── PROVIDED RECORDS ──

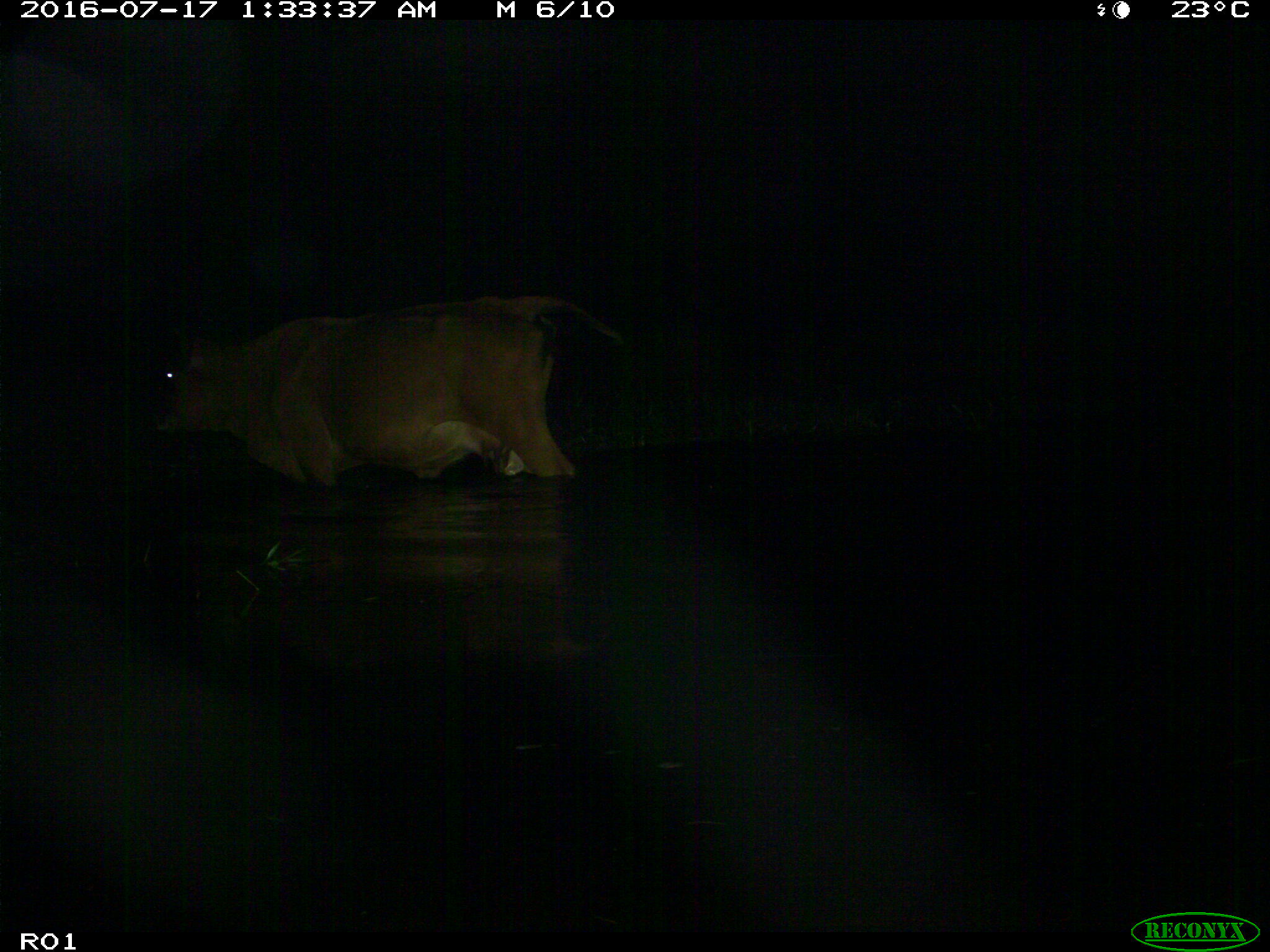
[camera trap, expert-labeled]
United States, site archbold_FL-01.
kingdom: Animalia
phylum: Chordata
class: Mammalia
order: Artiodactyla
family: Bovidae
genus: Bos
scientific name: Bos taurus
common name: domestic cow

───
── PROVIDED RECORDS ──

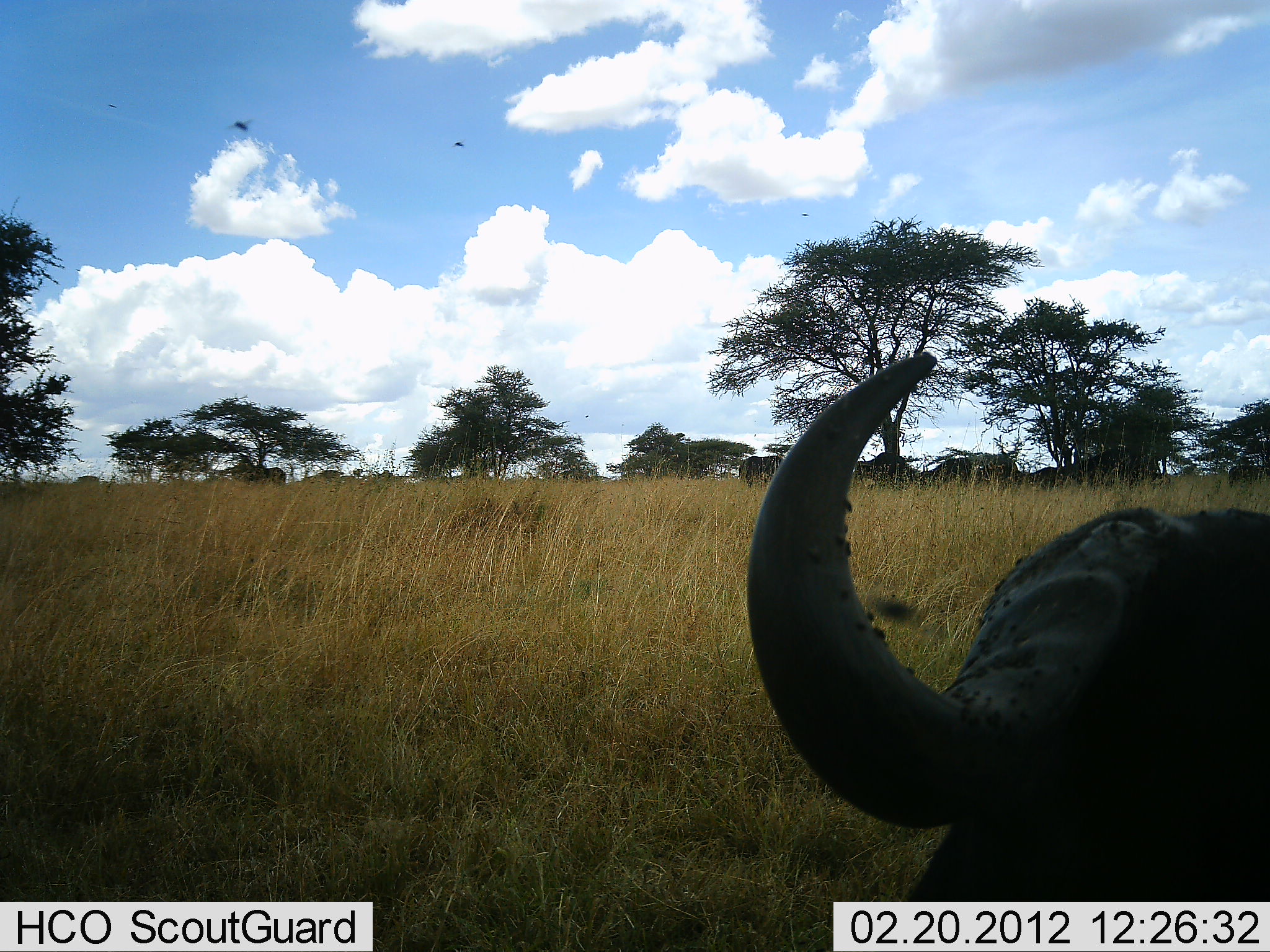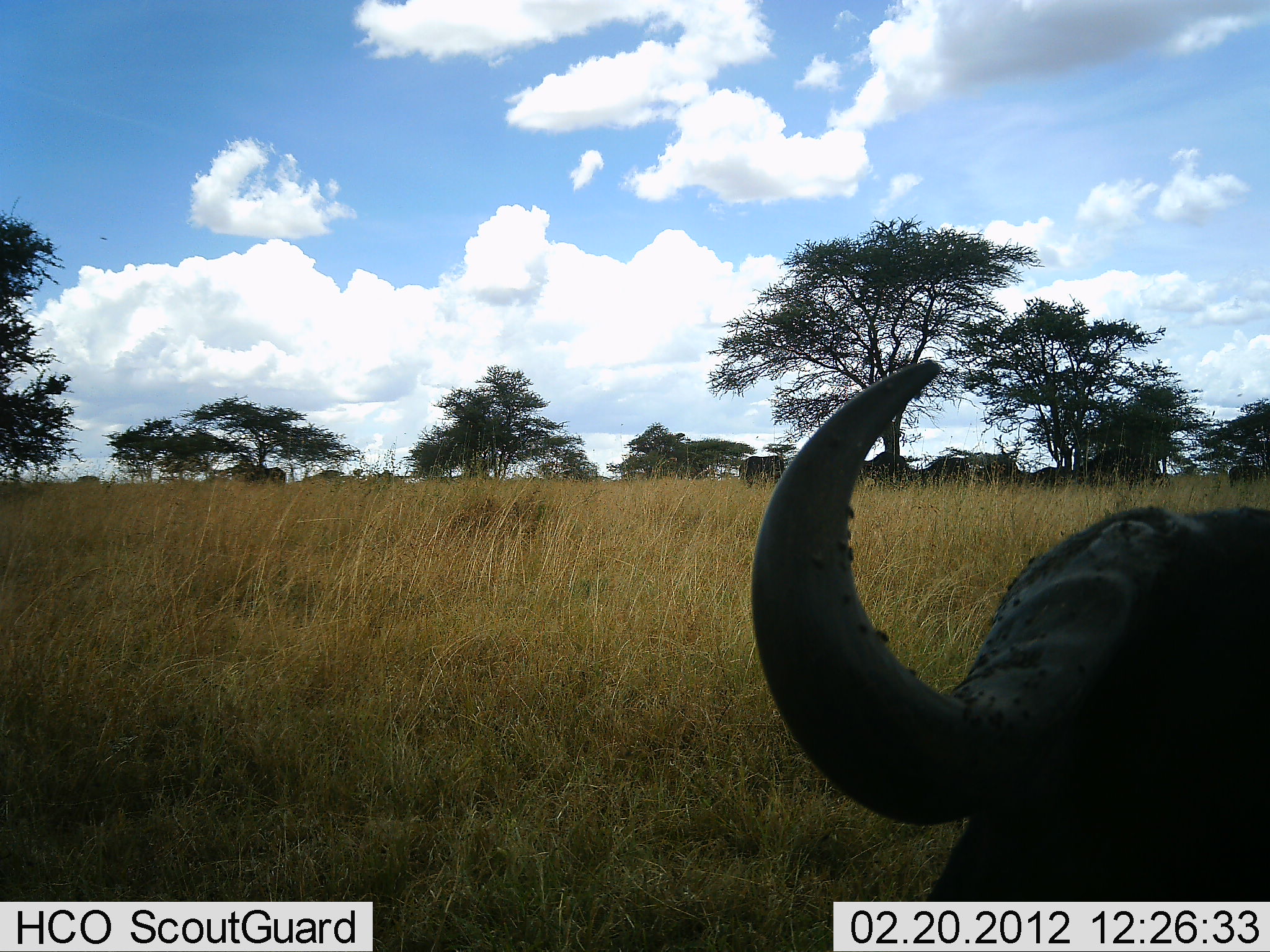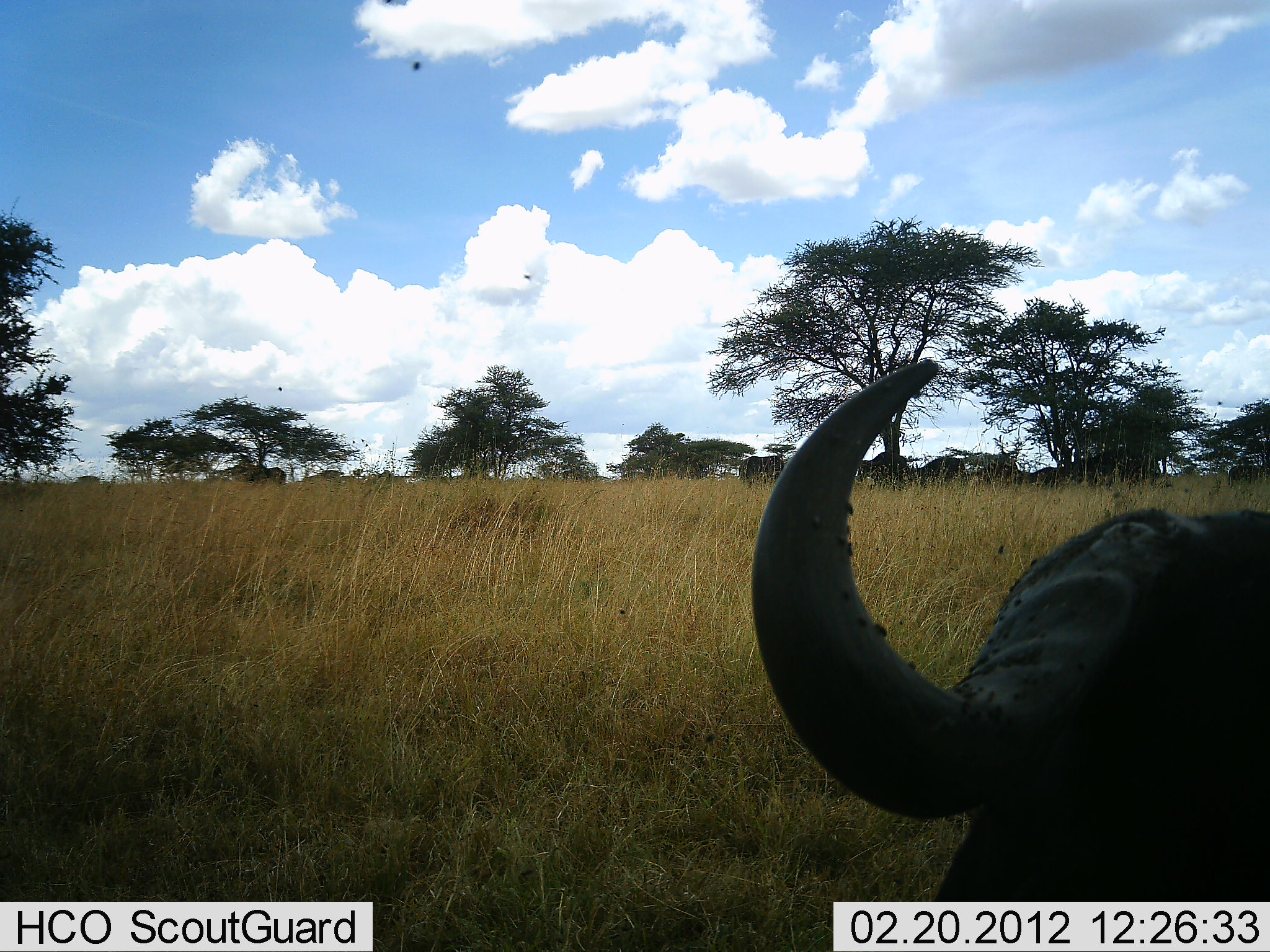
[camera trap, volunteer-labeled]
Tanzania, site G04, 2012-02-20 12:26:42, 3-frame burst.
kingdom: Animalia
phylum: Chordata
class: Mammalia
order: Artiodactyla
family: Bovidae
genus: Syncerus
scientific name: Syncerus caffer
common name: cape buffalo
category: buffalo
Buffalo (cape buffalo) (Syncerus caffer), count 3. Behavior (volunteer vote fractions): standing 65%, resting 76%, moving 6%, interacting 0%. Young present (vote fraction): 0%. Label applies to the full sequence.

───
── PROVIDED RECORDS ──

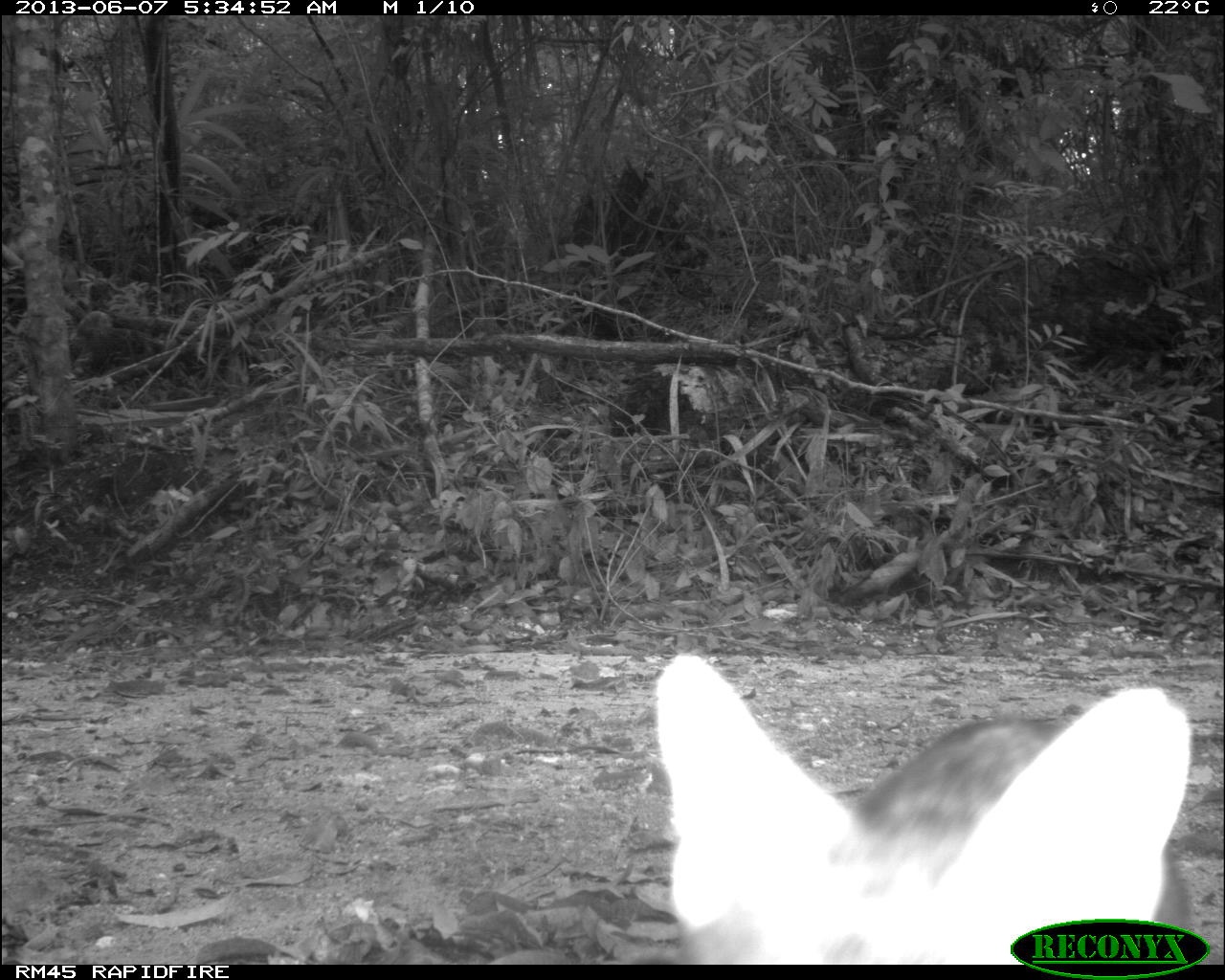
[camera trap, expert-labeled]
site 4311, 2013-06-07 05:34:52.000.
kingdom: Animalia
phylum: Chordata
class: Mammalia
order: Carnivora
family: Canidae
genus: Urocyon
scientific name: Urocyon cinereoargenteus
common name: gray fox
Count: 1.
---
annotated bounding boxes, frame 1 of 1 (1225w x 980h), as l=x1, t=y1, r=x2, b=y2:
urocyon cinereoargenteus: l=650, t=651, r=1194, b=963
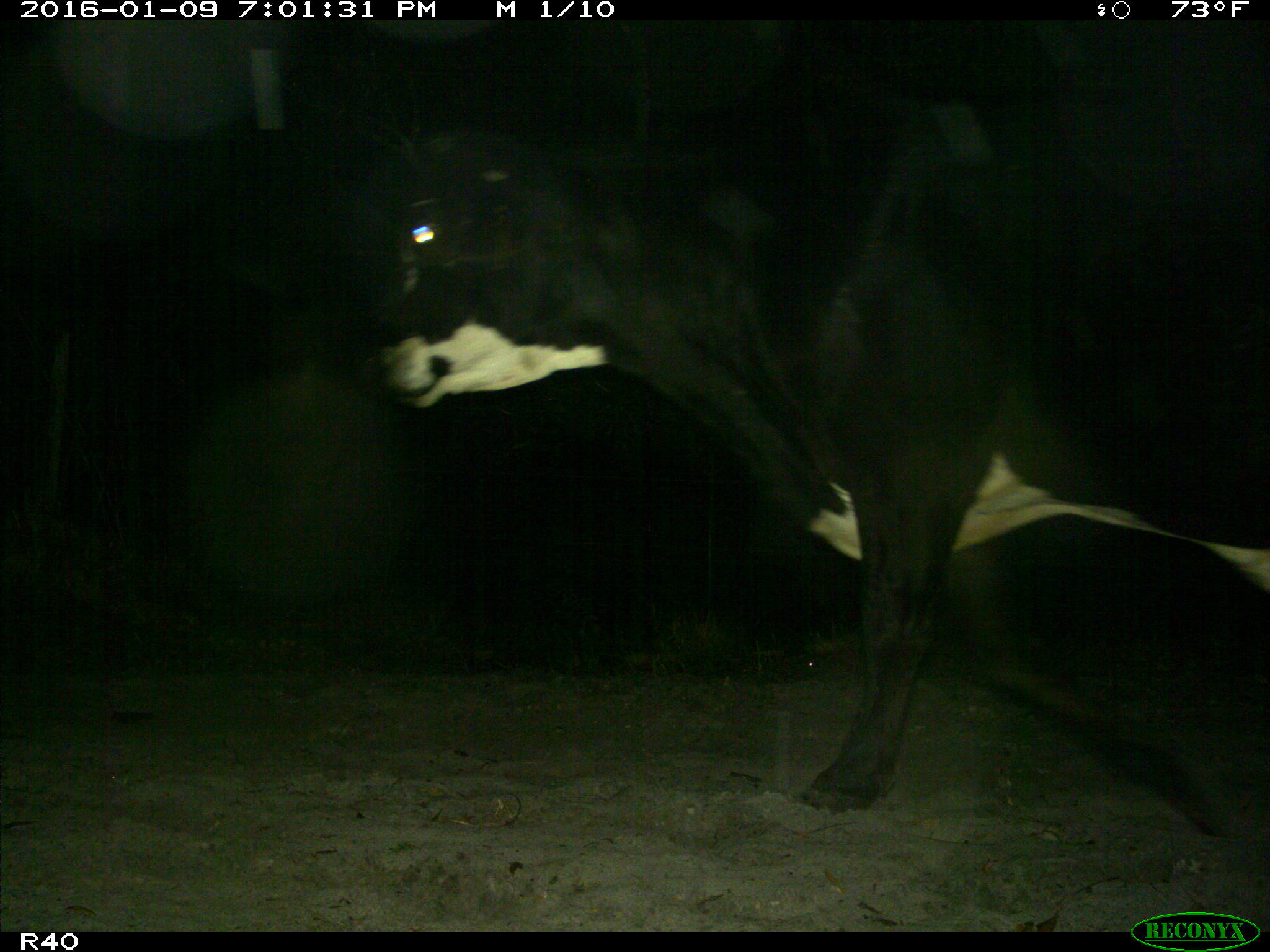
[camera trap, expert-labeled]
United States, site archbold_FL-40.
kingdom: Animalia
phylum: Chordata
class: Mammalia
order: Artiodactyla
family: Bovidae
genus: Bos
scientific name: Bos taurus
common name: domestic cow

───

WHAT IS EXPECTED:
If the word "States" is on a line above, return that line.

WRITTEN ANSWER:
United States, site archbold_FL-01.
United States, site archbold_FL-40.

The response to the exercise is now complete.